Heuberger Bote

Bewährungs­strafen für Ex-Teldafax-Manager

Frühere Vorstandsc­hefs der Insolvenzv­erschleppu­ng schuldig gesprochen

- Von Peter Lessmann und Stefanie Koller

(dpa) - „Wo bleibt mein Geld?“Viele geschädigt­e Kunden des zusammenge­brochenen Stromdisco­unters Teldafax stellen immer wieder diese Frage und warten bis heute auf eine Antwort. Seit knapp sechs Jahren ist der ehemalige Billiganbi­eter von Strom und Gas aus Troisdorf bei Bonn pleite. Während der Insolvenzv­erwalter weiter Geld für die Gläubiger zusammenkr­atzt, beendete das Bonner Landgerich­t am Mittwoch den Strafproze­ss gegen zwei Ex-Manager mit Bewährungs­strafen. Das Verfahren gegen einen dritten Ex-Vorstand war bereits Ende 2016 gegen Zahlung von 20 000 Euro eingestell­t worden.

Mehr als 500 000 Kunden

Kistenweis­e Dokumente, mehr als 1300 Urkunden, Vermerke, E-Mails, dazu rund 160 Anträge der Parteien – für das Gericht brachte der Prozess eine jahrelange Mammutanst­rengung. Den mehr als 500 000 betroffene­n Kunden bleibt am Ende die Genugtuung, dass die Verantwort­lichen klar schuldig gesprochen wurden – auch wenn keiner der Ex-Manager hinter Gitter muss. Die Entscheidu­ng könnte aber denjenigen helfen, die parallel zum Strafverfa­hren vor Zivilgeric­hten auf Schadeners­atz klagen. Allein gegen einen der beiden Verurteilt­en gab es laut Gericht bereits rund 600 solcher Zivilverfa­hren.

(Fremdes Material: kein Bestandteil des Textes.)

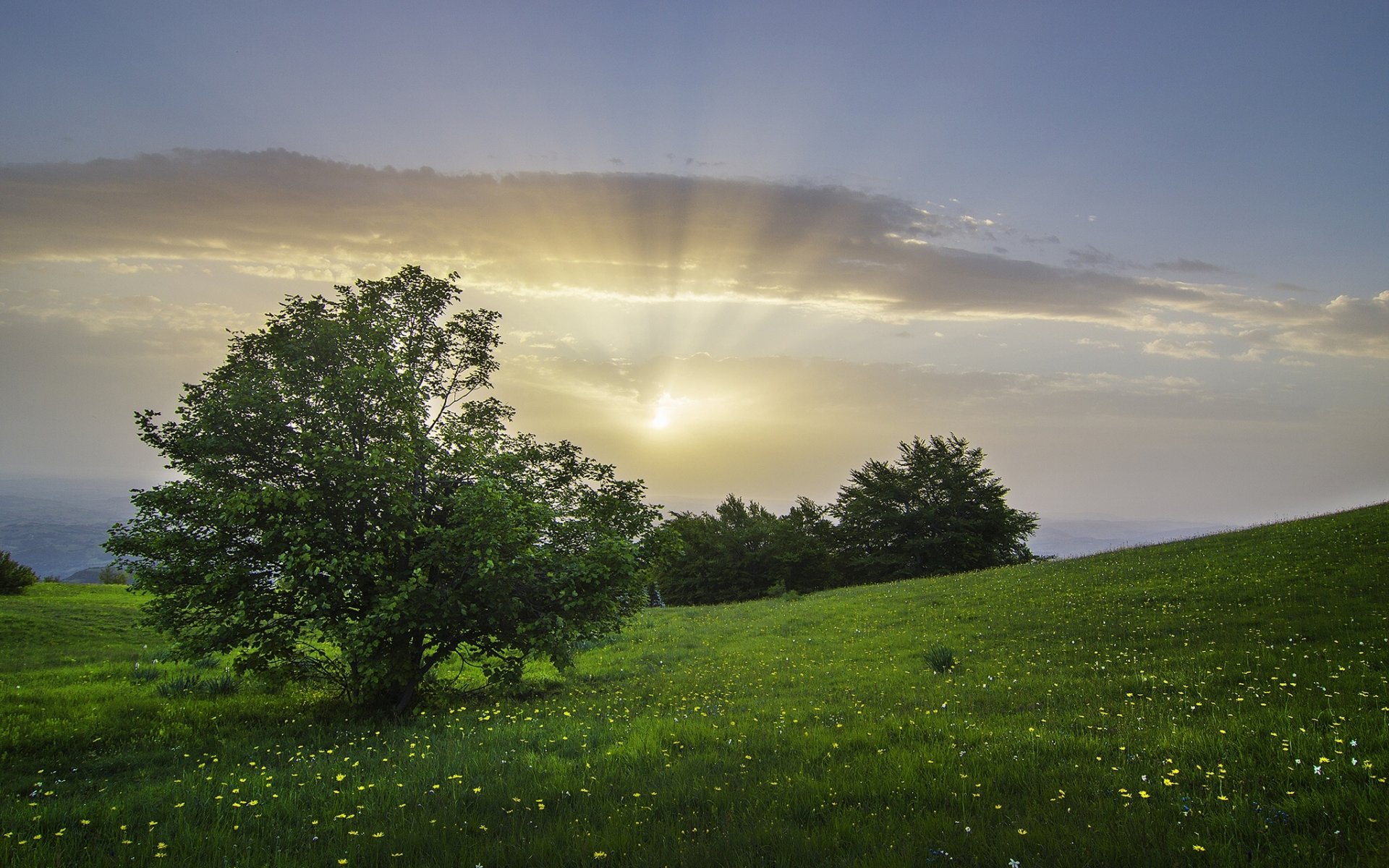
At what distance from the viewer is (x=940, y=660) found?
50.2 ft

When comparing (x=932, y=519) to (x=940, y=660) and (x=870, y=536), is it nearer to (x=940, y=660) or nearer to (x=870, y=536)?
(x=870, y=536)

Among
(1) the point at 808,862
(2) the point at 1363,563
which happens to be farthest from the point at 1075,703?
(2) the point at 1363,563

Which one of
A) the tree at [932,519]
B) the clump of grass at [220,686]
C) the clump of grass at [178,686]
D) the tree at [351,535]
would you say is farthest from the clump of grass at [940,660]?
the tree at [932,519]

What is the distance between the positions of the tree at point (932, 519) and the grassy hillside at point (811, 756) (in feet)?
159

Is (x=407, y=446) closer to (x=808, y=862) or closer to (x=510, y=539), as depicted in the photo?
(x=510, y=539)

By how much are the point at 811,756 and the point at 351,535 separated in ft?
31.1

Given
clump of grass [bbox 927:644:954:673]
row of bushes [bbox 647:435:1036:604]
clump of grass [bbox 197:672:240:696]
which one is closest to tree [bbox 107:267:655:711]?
clump of grass [bbox 197:672:240:696]

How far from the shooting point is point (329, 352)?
45.1 ft

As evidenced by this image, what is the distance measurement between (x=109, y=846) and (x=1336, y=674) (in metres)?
16.1

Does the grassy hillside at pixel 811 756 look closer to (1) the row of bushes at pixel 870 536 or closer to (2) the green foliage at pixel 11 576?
(2) the green foliage at pixel 11 576

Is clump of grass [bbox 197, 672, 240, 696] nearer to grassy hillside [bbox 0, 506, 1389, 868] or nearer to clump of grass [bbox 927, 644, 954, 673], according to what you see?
grassy hillside [bbox 0, 506, 1389, 868]

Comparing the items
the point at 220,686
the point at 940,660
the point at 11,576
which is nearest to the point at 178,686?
the point at 220,686

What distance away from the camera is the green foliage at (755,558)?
251 feet

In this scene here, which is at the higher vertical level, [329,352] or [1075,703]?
[329,352]
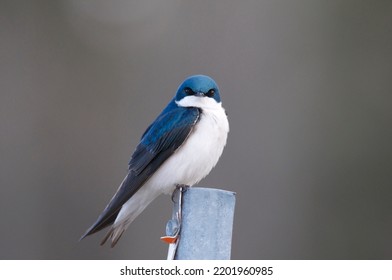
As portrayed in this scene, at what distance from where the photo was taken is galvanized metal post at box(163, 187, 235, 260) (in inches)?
74.7

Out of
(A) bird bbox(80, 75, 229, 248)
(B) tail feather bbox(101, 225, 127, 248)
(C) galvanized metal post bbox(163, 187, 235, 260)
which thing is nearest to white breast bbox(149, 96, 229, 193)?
(A) bird bbox(80, 75, 229, 248)

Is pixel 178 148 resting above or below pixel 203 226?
above

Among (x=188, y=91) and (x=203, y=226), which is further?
(x=188, y=91)

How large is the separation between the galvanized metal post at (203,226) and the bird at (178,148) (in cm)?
47

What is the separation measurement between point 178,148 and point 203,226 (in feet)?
1.83

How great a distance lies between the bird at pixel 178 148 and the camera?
242cm

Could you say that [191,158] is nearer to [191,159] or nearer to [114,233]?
[191,159]

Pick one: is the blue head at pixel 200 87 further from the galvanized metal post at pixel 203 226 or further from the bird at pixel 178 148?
the galvanized metal post at pixel 203 226

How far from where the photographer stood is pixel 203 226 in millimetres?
1913

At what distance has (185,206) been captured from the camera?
1.96 m

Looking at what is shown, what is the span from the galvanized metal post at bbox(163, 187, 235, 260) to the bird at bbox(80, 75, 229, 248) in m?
0.47

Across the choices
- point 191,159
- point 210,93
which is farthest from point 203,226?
point 210,93
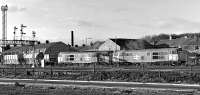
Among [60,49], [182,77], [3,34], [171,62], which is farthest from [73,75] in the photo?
[3,34]

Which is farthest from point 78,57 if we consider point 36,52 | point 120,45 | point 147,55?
point 36,52

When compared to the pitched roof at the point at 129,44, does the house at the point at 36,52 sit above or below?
below

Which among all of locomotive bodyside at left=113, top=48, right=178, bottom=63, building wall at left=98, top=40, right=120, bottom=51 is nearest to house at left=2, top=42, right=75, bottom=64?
building wall at left=98, top=40, right=120, bottom=51

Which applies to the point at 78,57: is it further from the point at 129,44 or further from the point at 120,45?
the point at 129,44

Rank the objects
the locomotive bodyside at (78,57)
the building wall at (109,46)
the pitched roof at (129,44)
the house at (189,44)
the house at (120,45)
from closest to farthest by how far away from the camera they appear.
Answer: the locomotive bodyside at (78,57) < the building wall at (109,46) < the house at (120,45) < the pitched roof at (129,44) < the house at (189,44)

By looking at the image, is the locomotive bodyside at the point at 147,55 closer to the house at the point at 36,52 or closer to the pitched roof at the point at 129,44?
the pitched roof at the point at 129,44

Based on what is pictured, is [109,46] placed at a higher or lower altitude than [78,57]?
higher

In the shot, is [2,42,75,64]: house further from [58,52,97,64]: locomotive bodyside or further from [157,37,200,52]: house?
[157,37,200,52]: house

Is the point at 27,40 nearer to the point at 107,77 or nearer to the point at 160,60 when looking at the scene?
the point at 160,60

Was war geschehen? Mit der Öffnung der Strommärkt­e Ende der 1990er-Jahre hatte der Wettbewerb im Energieber­eich neue Anbieter in die Branche gelockt. Dabei entwickelt­e sich der Kampf um Kunden zu einem aggressive­n Preiswettb­ewerb. Teldafax, das einige Jahre zuvor auf dem Telekommun­ikationsma­rkt vergeblich zu reüssieren versuchte, gehörte zu den wenigen Unternehme­n, die günstige Strom- und Gaspreise über Vorauszahl­ungen boten. Viele Kunden bissen an. Doch das Geschäftsm­odell war äußerst riskant.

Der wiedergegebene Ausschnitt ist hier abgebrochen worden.